TASK DESCRIPTION
Can you repeat, word for word, the stretch of the data from the line containing "In terms of the" through the line containing "142 centimetres", with both of those lines included?

****************

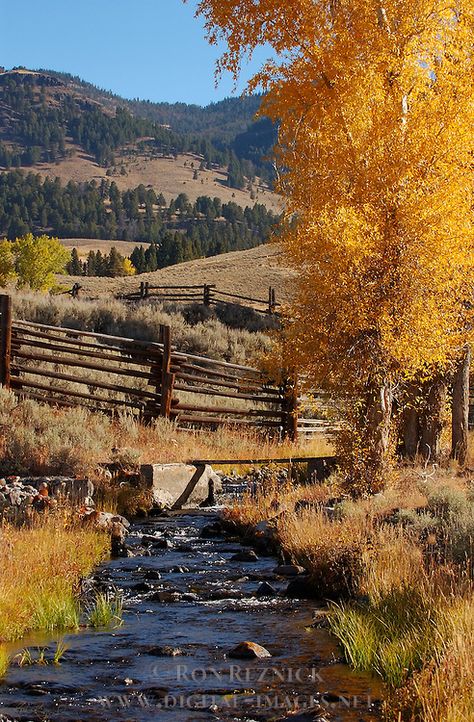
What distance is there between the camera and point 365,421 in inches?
448

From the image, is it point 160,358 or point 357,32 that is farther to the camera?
point 160,358

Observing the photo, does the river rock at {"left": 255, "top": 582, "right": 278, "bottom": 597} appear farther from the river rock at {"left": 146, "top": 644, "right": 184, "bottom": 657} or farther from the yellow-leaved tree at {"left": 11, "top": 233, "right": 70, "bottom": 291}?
the yellow-leaved tree at {"left": 11, "top": 233, "right": 70, "bottom": 291}

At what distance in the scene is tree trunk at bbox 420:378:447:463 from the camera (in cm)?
1380

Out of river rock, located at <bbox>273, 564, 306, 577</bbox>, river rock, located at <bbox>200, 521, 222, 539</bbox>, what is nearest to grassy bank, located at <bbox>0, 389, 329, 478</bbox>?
river rock, located at <bbox>200, 521, 222, 539</bbox>

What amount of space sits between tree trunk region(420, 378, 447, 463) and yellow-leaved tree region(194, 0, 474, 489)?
5.63 ft

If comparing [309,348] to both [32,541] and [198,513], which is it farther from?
[32,541]

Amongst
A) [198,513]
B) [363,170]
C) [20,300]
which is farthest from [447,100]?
[20,300]

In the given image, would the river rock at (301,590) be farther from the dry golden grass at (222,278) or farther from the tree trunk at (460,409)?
the dry golden grass at (222,278)

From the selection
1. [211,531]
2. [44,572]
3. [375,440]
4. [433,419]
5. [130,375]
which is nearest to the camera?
[44,572]

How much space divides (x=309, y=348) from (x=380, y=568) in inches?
188

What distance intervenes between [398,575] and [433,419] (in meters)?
7.70

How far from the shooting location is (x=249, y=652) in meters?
5.70

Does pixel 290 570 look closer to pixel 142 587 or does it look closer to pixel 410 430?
pixel 142 587

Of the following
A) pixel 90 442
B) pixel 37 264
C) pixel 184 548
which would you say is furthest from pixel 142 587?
pixel 37 264
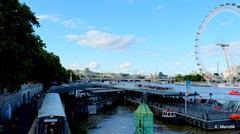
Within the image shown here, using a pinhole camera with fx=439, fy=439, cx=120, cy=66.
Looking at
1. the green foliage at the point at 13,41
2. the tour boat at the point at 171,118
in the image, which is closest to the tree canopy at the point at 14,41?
the green foliage at the point at 13,41

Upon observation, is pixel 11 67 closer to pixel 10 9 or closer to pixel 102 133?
pixel 10 9

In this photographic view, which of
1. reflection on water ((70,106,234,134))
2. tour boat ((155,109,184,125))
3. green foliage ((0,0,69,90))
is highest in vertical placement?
green foliage ((0,0,69,90))

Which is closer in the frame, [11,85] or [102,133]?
[11,85]

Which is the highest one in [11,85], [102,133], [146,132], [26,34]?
[26,34]

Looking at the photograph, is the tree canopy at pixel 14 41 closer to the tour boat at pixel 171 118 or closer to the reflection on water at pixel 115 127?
the reflection on water at pixel 115 127

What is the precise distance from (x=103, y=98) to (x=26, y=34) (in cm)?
8880

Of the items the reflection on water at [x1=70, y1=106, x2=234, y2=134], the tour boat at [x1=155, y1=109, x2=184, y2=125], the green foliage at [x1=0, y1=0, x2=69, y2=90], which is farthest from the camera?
the tour boat at [x1=155, y1=109, x2=184, y2=125]

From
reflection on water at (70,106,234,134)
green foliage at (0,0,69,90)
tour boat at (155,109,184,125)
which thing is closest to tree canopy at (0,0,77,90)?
green foliage at (0,0,69,90)

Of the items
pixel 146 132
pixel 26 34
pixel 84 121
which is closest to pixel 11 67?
pixel 26 34

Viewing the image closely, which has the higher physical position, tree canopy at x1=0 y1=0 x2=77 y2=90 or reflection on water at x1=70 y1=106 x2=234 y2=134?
tree canopy at x1=0 y1=0 x2=77 y2=90

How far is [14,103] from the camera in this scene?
73.6 m

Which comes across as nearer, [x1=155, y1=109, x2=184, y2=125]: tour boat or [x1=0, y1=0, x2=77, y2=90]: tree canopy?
[x1=0, y1=0, x2=77, y2=90]: tree canopy

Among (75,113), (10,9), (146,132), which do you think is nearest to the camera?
(146,132)

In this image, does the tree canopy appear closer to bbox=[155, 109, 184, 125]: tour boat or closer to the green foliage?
the green foliage
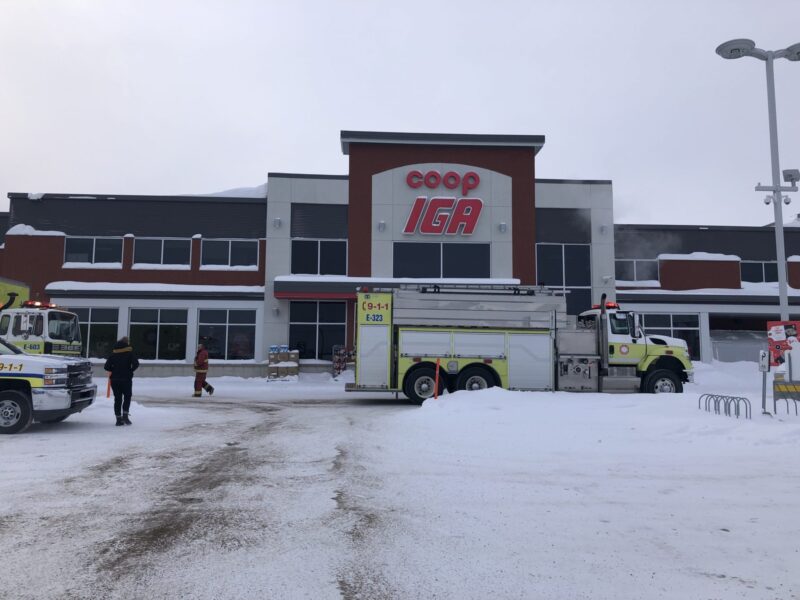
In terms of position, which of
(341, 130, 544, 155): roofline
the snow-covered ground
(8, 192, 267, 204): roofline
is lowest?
the snow-covered ground

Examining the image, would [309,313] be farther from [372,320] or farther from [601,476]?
[601,476]

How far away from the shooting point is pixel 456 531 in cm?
508

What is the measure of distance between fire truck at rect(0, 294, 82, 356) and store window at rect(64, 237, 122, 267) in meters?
9.44

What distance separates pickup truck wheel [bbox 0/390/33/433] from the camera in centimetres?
1027

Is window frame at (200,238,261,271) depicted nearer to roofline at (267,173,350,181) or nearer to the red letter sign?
roofline at (267,173,350,181)

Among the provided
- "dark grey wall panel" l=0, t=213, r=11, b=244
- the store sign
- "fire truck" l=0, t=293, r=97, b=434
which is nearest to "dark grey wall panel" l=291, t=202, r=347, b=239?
the store sign

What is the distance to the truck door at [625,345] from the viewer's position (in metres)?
16.8

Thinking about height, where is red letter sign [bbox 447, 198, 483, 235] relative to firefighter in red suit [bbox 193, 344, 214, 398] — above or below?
above

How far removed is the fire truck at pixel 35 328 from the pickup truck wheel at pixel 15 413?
7.98 metres

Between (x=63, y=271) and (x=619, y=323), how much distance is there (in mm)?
24986

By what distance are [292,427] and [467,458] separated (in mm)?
4351

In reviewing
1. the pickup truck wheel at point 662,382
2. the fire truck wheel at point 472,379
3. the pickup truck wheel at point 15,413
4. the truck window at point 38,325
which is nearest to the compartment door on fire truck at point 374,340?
the fire truck wheel at point 472,379

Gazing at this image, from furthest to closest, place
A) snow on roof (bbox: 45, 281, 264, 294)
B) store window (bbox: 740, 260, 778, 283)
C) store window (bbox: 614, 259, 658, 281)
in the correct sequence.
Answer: store window (bbox: 740, 260, 778, 283), store window (bbox: 614, 259, 658, 281), snow on roof (bbox: 45, 281, 264, 294)

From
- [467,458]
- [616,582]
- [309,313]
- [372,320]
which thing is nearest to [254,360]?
[309,313]
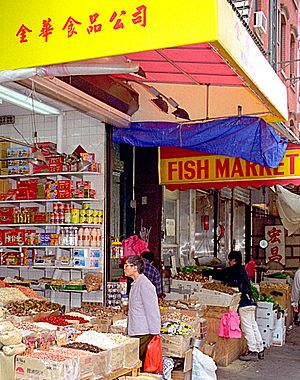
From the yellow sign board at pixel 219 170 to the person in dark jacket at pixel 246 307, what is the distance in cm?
151

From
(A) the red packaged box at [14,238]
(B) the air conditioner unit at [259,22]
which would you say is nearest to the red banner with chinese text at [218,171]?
(A) the red packaged box at [14,238]

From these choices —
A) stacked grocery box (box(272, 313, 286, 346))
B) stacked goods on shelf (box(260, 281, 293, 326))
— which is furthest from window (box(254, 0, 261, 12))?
stacked grocery box (box(272, 313, 286, 346))

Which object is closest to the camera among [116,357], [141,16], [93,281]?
[141,16]

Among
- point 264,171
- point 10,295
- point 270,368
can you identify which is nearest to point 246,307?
point 270,368

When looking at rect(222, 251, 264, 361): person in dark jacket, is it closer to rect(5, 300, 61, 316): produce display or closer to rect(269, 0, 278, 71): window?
rect(5, 300, 61, 316): produce display

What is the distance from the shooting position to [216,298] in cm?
1084

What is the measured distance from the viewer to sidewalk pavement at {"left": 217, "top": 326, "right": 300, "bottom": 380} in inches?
402

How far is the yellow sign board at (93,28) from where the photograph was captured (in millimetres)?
4461

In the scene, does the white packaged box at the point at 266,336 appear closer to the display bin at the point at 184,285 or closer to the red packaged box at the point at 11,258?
the display bin at the point at 184,285

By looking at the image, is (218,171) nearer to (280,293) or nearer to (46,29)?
(280,293)

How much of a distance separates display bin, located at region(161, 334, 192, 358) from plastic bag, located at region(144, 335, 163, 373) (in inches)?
26.0

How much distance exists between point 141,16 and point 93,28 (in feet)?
1.40

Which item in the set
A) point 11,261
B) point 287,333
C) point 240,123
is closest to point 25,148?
point 11,261

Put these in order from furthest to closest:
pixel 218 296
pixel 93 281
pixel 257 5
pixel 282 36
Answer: pixel 282 36 → pixel 257 5 → pixel 218 296 → pixel 93 281
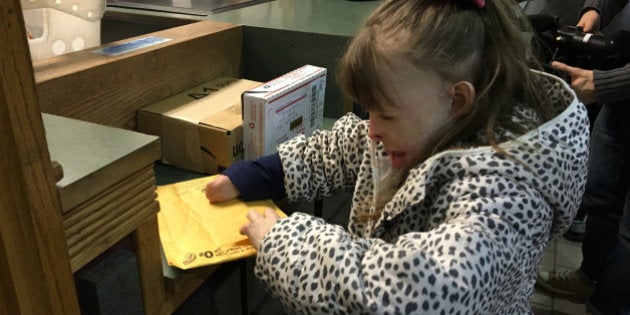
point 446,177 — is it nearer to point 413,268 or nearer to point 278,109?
point 413,268

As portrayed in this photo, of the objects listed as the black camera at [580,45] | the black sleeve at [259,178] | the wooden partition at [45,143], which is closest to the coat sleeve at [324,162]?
the black sleeve at [259,178]

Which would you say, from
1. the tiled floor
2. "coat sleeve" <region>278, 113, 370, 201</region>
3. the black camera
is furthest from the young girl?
the tiled floor

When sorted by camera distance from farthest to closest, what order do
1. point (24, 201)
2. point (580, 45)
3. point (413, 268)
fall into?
point (580, 45)
point (413, 268)
point (24, 201)

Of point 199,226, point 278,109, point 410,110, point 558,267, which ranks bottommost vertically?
point 558,267

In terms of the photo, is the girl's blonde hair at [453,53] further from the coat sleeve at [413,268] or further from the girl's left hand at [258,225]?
the girl's left hand at [258,225]

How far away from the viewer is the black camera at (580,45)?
142 centimetres

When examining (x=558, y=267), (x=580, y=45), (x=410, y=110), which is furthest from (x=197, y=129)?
(x=558, y=267)

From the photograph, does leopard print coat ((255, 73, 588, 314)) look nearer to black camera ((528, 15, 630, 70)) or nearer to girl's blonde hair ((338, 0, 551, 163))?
girl's blonde hair ((338, 0, 551, 163))

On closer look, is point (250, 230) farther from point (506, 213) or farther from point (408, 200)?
point (506, 213)

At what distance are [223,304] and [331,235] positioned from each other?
826 millimetres

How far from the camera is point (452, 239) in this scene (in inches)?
22.8

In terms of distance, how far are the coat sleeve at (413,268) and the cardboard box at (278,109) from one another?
37cm

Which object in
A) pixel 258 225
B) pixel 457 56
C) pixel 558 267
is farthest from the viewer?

****************

THE OUTPUT
In terms of the photo, is the girl's blonde hair at [453,53] further from the coat sleeve at [413,268] or further from the girl's left hand at [258,225]?
the girl's left hand at [258,225]

How far away from the viewer is the black camera at (580,45)?
142 centimetres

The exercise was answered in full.